With such financial power comes great responsibility.   Some would say this responsibility is to the owners of capital, to protect against inflation.   And others would argue the responsibility is to all the people of the planet to use this power for the benefit of the many.   Clearly this power was recognized by the Federal Reserve during the 2008 global banking crisis, as it helped banks all around the world.   This power can be harnessed to help solve important real problems, not just to resolve banking crises.

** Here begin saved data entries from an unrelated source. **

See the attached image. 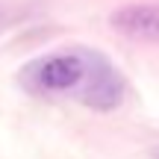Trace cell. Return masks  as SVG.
I'll return each mask as SVG.
<instances>
[{"label": "cell", "instance_id": "obj_1", "mask_svg": "<svg viewBox=\"0 0 159 159\" xmlns=\"http://www.w3.org/2000/svg\"><path fill=\"white\" fill-rule=\"evenodd\" d=\"M21 85L44 97L74 94L97 112L121 106L127 94L121 71L91 47H71L33 59L21 71Z\"/></svg>", "mask_w": 159, "mask_h": 159}, {"label": "cell", "instance_id": "obj_2", "mask_svg": "<svg viewBox=\"0 0 159 159\" xmlns=\"http://www.w3.org/2000/svg\"><path fill=\"white\" fill-rule=\"evenodd\" d=\"M115 33L127 39L144 41V44H159V6L150 3H130L112 12L109 18Z\"/></svg>", "mask_w": 159, "mask_h": 159}, {"label": "cell", "instance_id": "obj_3", "mask_svg": "<svg viewBox=\"0 0 159 159\" xmlns=\"http://www.w3.org/2000/svg\"><path fill=\"white\" fill-rule=\"evenodd\" d=\"M156 159H159V150H156Z\"/></svg>", "mask_w": 159, "mask_h": 159}, {"label": "cell", "instance_id": "obj_4", "mask_svg": "<svg viewBox=\"0 0 159 159\" xmlns=\"http://www.w3.org/2000/svg\"><path fill=\"white\" fill-rule=\"evenodd\" d=\"M0 21H3V15H0Z\"/></svg>", "mask_w": 159, "mask_h": 159}]
</instances>
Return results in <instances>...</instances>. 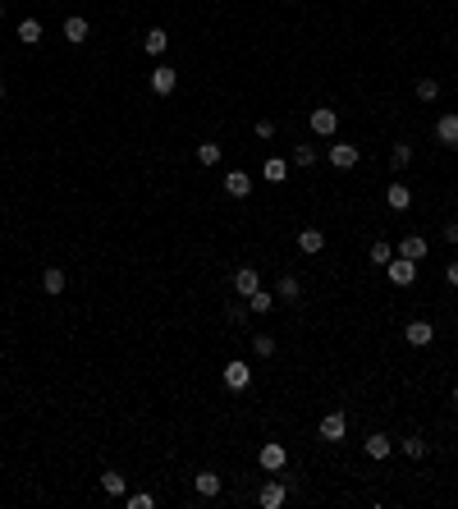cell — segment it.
Segmentation results:
<instances>
[{
	"label": "cell",
	"mask_w": 458,
	"mask_h": 509,
	"mask_svg": "<svg viewBox=\"0 0 458 509\" xmlns=\"http://www.w3.org/2000/svg\"><path fill=\"white\" fill-rule=\"evenodd\" d=\"M88 37H92L88 19H78V14H74V19H65V42H69V46H83Z\"/></svg>",
	"instance_id": "5bb4252c"
},
{
	"label": "cell",
	"mask_w": 458,
	"mask_h": 509,
	"mask_svg": "<svg viewBox=\"0 0 458 509\" xmlns=\"http://www.w3.org/2000/svg\"><path fill=\"white\" fill-rule=\"evenodd\" d=\"M193 487H197V496H202V500H216L220 496V477L211 473V468H202V473L193 477Z\"/></svg>",
	"instance_id": "7c38bea8"
},
{
	"label": "cell",
	"mask_w": 458,
	"mask_h": 509,
	"mask_svg": "<svg viewBox=\"0 0 458 509\" xmlns=\"http://www.w3.org/2000/svg\"><path fill=\"white\" fill-rule=\"evenodd\" d=\"M284 496H289V487H284V482H275V477H271V482H266L262 491H257V500H262V509H280V505H284Z\"/></svg>",
	"instance_id": "ba28073f"
},
{
	"label": "cell",
	"mask_w": 458,
	"mask_h": 509,
	"mask_svg": "<svg viewBox=\"0 0 458 509\" xmlns=\"http://www.w3.org/2000/svg\"><path fill=\"white\" fill-rule=\"evenodd\" d=\"M399 450H404L408 459H422V454H426V441H422V436H404V441H399Z\"/></svg>",
	"instance_id": "83f0119b"
},
{
	"label": "cell",
	"mask_w": 458,
	"mask_h": 509,
	"mask_svg": "<svg viewBox=\"0 0 458 509\" xmlns=\"http://www.w3.org/2000/svg\"><path fill=\"white\" fill-rule=\"evenodd\" d=\"M156 505V496H147V491H142V496H129V509H152Z\"/></svg>",
	"instance_id": "836d02e7"
},
{
	"label": "cell",
	"mask_w": 458,
	"mask_h": 509,
	"mask_svg": "<svg viewBox=\"0 0 458 509\" xmlns=\"http://www.w3.org/2000/svg\"><path fill=\"white\" fill-rule=\"evenodd\" d=\"M65 285H69V280H65L60 266H46V271H42V289H46V294H65Z\"/></svg>",
	"instance_id": "ac0fdd59"
},
{
	"label": "cell",
	"mask_w": 458,
	"mask_h": 509,
	"mask_svg": "<svg viewBox=\"0 0 458 509\" xmlns=\"http://www.w3.org/2000/svg\"><path fill=\"white\" fill-rule=\"evenodd\" d=\"M275 299H280V303H298V299H303V285H298L294 276H280V285H275Z\"/></svg>",
	"instance_id": "e0dca14e"
},
{
	"label": "cell",
	"mask_w": 458,
	"mask_h": 509,
	"mask_svg": "<svg viewBox=\"0 0 458 509\" xmlns=\"http://www.w3.org/2000/svg\"><path fill=\"white\" fill-rule=\"evenodd\" d=\"M436 138H440L445 147H458V115H454V111L436 120Z\"/></svg>",
	"instance_id": "8fae6325"
},
{
	"label": "cell",
	"mask_w": 458,
	"mask_h": 509,
	"mask_svg": "<svg viewBox=\"0 0 458 509\" xmlns=\"http://www.w3.org/2000/svg\"><path fill=\"white\" fill-rule=\"evenodd\" d=\"M408 161H413V147H408V143H394L390 166H394V170H408Z\"/></svg>",
	"instance_id": "d4e9b609"
},
{
	"label": "cell",
	"mask_w": 458,
	"mask_h": 509,
	"mask_svg": "<svg viewBox=\"0 0 458 509\" xmlns=\"http://www.w3.org/2000/svg\"><path fill=\"white\" fill-rule=\"evenodd\" d=\"M0 19H5V5H0Z\"/></svg>",
	"instance_id": "f35d334b"
},
{
	"label": "cell",
	"mask_w": 458,
	"mask_h": 509,
	"mask_svg": "<svg viewBox=\"0 0 458 509\" xmlns=\"http://www.w3.org/2000/svg\"><path fill=\"white\" fill-rule=\"evenodd\" d=\"M362 450H367V459H385V454L394 450V441H390V436H381V432H371L367 441H362Z\"/></svg>",
	"instance_id": "9a60e30c"
},
{
	"label": "cell",
	"mask_w": 458,
	"mask_h": 509,
	"mask_svg": "<svg viewBox=\"0 0 458 509\" xmlns=\"http://www.w3.org/2000/svg\"><path fill=\"white\" fill-rule=\"evenodd\" d=\"M275 303H280V299H275V294H266V289H257V294H252V299H248V312H271Z\"/></svg>",
	"instance_id": "603a6c76"
},
{
	"label": "cell",
	"mask_w": 458,
	"mask_h": 509,
	"mask_svg": "<svg viewBox=\"0 0 458 509\" xmlns=\"http://www.w3.org/2000/svg\"><path fill=\"white\" fill-rule=\"evenodd\" d=\"M0 97H5V83H0Z\"/></svg>",
	"instance_id": "ab89813d"
},
{
	"label": "cell",
	"mask_w": 458,
	"mask_h": 509,
	"mask_svg": "<svg viewBox=\"0 0 458 509\" xmlns=\"http://www.w3.org/2000/svg\"><path fill=\"white\" fill-rule=\"evenodd\" d=\"M390 257H394V248L385 244V239H376V244H371V266H390Z\"/></svg>",
	"instance_id": "4316f807"
},
{
	"label": "cell",
	"mask_w": 458,
	"mask_h": 509,
	"mask_svg": "<svg viewBox=\"0 0 458 509\" xmlns=\"http://www.w3.org/2000/svg\"><path fill=\"white\" fill-rule=\"evenodd\" d=\"M147 83H152V92H156V97H170V92L179 88V69H170V65H156V74L147 78Z\"/></svg>",
	"instance_id": "277c9868"
},
{
	"label": "cell",
	"mask_w": 458,
	"mask_h": 509,
	"mask_svg": "<svg viewBox=\"0 0 458 509\" xmlns=\"http://www.w3.org/2000/svg\"><path fill=\"white\" fill-rule=\"evenodd\" d=\"M220 161V143H202L197 147V166H216Z\"/></svg>",
	"instance_id": "f546056e"
},
{
	"label": "cell",
	"mask_w": 458,
	"mask_h": 509,
	"mask_svg": "<svg viewBox=\"0 0 458 509\" xmlns=\"http://www.w3.org/2000/svg\"><path fill=\"white\" fill-rule=\"evenodd\" d=\"M445 280H449V285H454V289H458V262H449V271H445Z\"/></svg>",
	"instance_id": "8d00e7d4"
},
{
	"label": "cell",
	"mask_w": 458,
	"mask_h": 509,
	"mask_svg": "<svg viewBox=\"0 0 458 509\" xmlns=\"http://www.w3.org/2000/svg\"><path fill=\"white\" fill-rule=\"evenodd\" d=\"M445 244H458V221H445Z\"/></svg>",
	"instance_id": "d590c367"
},
{
	"label": "cell",
	"mask_w": 458,
	"mask_h": 509,
	"mask_svg": "<svg viewBox=\"0 0 458 509\" xmlns=\"http://www.w3.org/2000/svg\"><path fill=\"white\" fill-rule=\"evenodd\" d=\"M454 404H458V386H454Z\"/></svg>",
	"instance_id": "74e56055"
},
{
	"label": "cell",
	"mask_w": 458,
	"mask_h": 509,
	"mask_svg": "<svg viewBox=\"0 0 458 509\" xmlns=\"http://www.w3.org/2000/svg\"><path fill=\"white\" fill-rule=\"evenodd\" d=\"M257 289H262V280H257V271H252V266H239V271H234V294H243V299H252Z\"/></svg>",
	"instance_id": "52a82bcc"
},
{
	"label": "cell",
	"mask_w": 458,
	"mask_h": 509,
	"mask_svg": "<svg viewBox=\"0 0 458 509\" xmlns=\"http://www.w3.org/2000/svg\"><path fill=\"white\" fill-rule=\"evenodd\" d=\"M404 340L413 344V349H426V344L436 340V326H431V321H408V331H404Z\"/></svg>",
	"instance_id": "5b68a950"
},
{
	"label": "cell",
	"mask_w": 458,
	"mask_h": 509,
	"mask_svg": "<svg viewBox=\"0 0 458 509\" xmlns=\"http://www.w3.org/2000/svg\"><path fill=\"white\" fill-rule=\"evenodd\" d=\"M229 321H234V326H248V308H243V303H229Z\"/></svg>",
	"instance_id": "d6a6232c"
},
{
	"label": "cell",
	"mask_w": 458,
	"mask_h": 509,
	"mask_svg": "<svg viewBox=\"0 0 458 509\" xmlns=\"http://www.w3.org/2000/svg\"><path fill=\"white\" fill-rule=\"evenodd\" d=\"M266 179H271V184H284V179H289V166H284L280 156H271V161H266Z\"/></svg>",
	"instance_id": "484cf974"
},
{
	"label": "cell",
	"mask_w": 458,
	"mask_h": 509,
	"mask_svg": "<svg viewBox=\"0 0 458 509\" xmlns=\"http://www.w3.org/2000/svg\"><path fill=\"white\" fill-rule=\"evenodd\" d=\"M385 202H390V211H408L413 207V189H408V184H390Z\"/></svg>",
	"instance_id": "2e32d148"
},
{
	"label": "cell",
	"mask_w": 458,
	"mask_h": 509,
	"mask_svg": "<svg viewBox=\"0 0 458 509\" xmlns=\"http://www.w3.org/2000/svg\"><path fill=\"white\" fill-rule=\"evenodd\" d=\"M165 46H170V37H165V28H152V33L142 37V51H147V56H161Z\"/></svg>",
	"instance_id": "ffe728a7"
},
{
	"label": "cell",
	"mask_w": 458,
	"mask_h": 509,
	"mask_svg": "<svg viewBox=\"0 0 458 509\" xmlns=\"http://www.w3.org/2000/svg\"><path fill=\"white\" fill-rule=\"evenodd\" d=\"M436 97H440L436 78H417V101H436Z\"/></svg>",
	"instance_id": "f1b7e54d"
},
{
	"label": "cell",
	"mask_w": 458,
	"mask_h": 509,
	"mask_svg": "<svg viewBox=\"0 0 458 509\" xmlns=\"http://www.w3.org/2000/svg\"><path fill=\"white\" fill-rule=\"evenodd\" d=\"M19 42L23 46H37V42H42V23H37V19H23L19 23Z\"/></svg>",
	"instance_id": "7402d4cb"
},
{
	"label": "cell",
	"mask_w": 458,
	"mask_h": 509,
	"mask_svg": "<svg viewBox=\"0 0 458 509\" xmlns=\"http://www.w3.org/2000/svg\"><path fill=\"white\" fill-rule=\"evenodd\" d=\"M101 491H106V496H124V477L115 473V468H110V473H101Z\"/></svg>",
	"instance_id": "cb8c5ba5"
},
{
	"label": "cell",
	"mask_w": 458,
	"mask_h": 509,
	"mask_svg": "<svg viewBox=\"0 0 458 509\" xmlns=\"http://www.w3.org/2000/svg\"><path fill=\"white\" fill-rule=\"evenodd\" d=\"M225 386L229 390H248L252 386V367L248 363H229L225 367Z\"/></svg>",
	"instance_id": "9c48e42d"
},
{
	"label": "cell",
	"mask_w": 458,
	"mask_h": 509,
	"mask_svg": "<svg viewBox=\"0 0 458 509\" xmlns=\"http://www.w3.org/2000/svg\"><path fill=\"white\" fill-rule=\"evenodd\" d=\"M257 464H262L266 473H280V468L289 464V450H284L280 441H266V445H262V454H257Z\"/></svg>",
	"instance_id": "3957f363"
},
{
	"label": "cell",
	"mask_w": 458,
	"mask_h": 509,
	"mask_svg": "<svg viewBox=\"0 0 458 509\" xmlns=\"http://www.w3.org/2000/svg\"><path fill=\"white\" fill-rule=\"evenodd\" d=\"M225 193H229V198H248V193H252V175L229 170V175H225Z\"/></svg>",
	"instance_id": "4fadbf2b"
},
{
	"label": "cell",
	"mask_w": 458,
	"mask_h": 509,
	"mask_svg": "<svg viewBox=\"0 0 458 509\" xmlns=\"http://www.w3.org/2000/svg\"><path fill=\"white\" fill-rule=\"evenodd\" d=\"M344 432H349L344 413H326V418H321V441H344Z\"/></svg>",
	"instance_id": "30bf717a"
},
{
	"label": "cell",
	"mask_w": 458,
	"mask_h": 509,
	"mask_svg": "<svg viewBox=\"0 0 458 509\" xmlns=\"http://www.w3.org/2000/svg\"><path fill=\"white\" fill-rule=\"evenodd\" d=\"M326 161H330L335 170H353V166L362 161V152H358L353 143H330V147H326Z\"/></svg>",
	"instance_id": "6da1fadb"
},
{
	"label": "cell",
	"mask_w": 458,
	"mask_h": 509,
	"mask_svg": "<svg viewBox=\"0 0 458 509\" xmlns=\"http://www.w3.org/2000/svg\"><path fill=\"white\" fill-rule=\"evenodd\" d=\"M252 349H257L262 358H271L275 354V340H271V335H252Z\"/></svg>",
	"instance_id": "1f68e13d"
},
{
	"label": "cell",
	"mask_w": 458,
	"mask_h": 509,
	"mask_svg": "<svg viewBox=\"0 0 458 509\" xmlns=\"http://www.w3.org/2000/svg\"><path fill=\"white\" fill-rule=\"evenodd\" d=\"M257 138H262V143H271V138H275V124L271 120H257Z\"/></svg>",
	"instance_id": "e575fe53"
},
{
	"label": "cell",
	"mask_w": 458,
	"mask_h": 509,
	"mask_svg": "<svg viewBox=\"0 0 458 509\" xmlns=\"http://www.w3.org/2000/svg\"><path fill=\"white\" fill-rule=\"evenodd\" d=\"M298 248H303V253H321V248H326V234L321 230H298Z\"/></svg>",
	"instance_id": "44dd1931"
},
{
	"label": "cell",
	"mask_w": 458,
	"mask_h": 509,
	"mask_svg": "<svg viewBox=\"0 0 458 509\" xmlns=\"http://www.w3.org/2000/svg\"><path fill=\"white\" fill-rule=\"evenodd\" d=\"M312 161H317V147H294V166H312Z\"/></svg>",
	"instance_id": "4dcf8cb0"
},
{
	"label": "cell",
	"mask_w": 458,
	"mask_h": 509,
	"mask_svg": "<svg viewBox=\"0 0 458 509\" xmlns=\"http://www.w3.org/2000/svg\"><path fill=\"white\" fill-rule=\"evenodd\" d=\"M385 271H390V285H399V289L417 280V262H413V257H399V253L390 257V266H385Z\"/></svg>",
	"instance_id": "7a4b0ae2"
},
{
	"label": "cell",
	"mask_w": 458,
	"mask_h": 509,
	"mask_svg": "<svg viewBox=\"0 0 458 509\" xmlns=\"http://www.w3.org/2000/svg\"><path fill=\"white\" fill-rule=\"evenodd\" d=\"M399 257H413V262H422V257H426V239H422V234H408L404 244H399Z\"/></svg>",
	"instance_id": "d6986e66"
},
{
	"label": "cell",
	"mask_w": 458,
	"mask_h": 509,
	"mask_svg": "<svg viewBox=\"0 0 458 509\" xmlns=\"http://www.w3.org/2000/svg\"><path fill=\"white\" fill-rule=\"evenodd\" d=\"M335 129H339V111H330V106H317V111H312V133L330 138Z\"/></svg>",
	"instance_id": "8992f818"
}]
</instances>
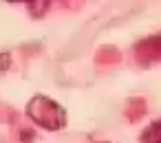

Money creation in our current system is not magic; it is in essence bookkeeping carried out by institutions that are authorized by the government to create money.   This system is based on using profit-making banks as a component of the money-creation mechanism, and it was designed to support the current system of industry and wealth.   If there is a political desire, the same power can be deployed to support alternative systems that do not address just the status quo of wealth and power but can move the world in a better direction.

Who is it that has made these decisions in the past?   Who is it that is making these decisions now?   And who is it that should be making these decisions as we go forward?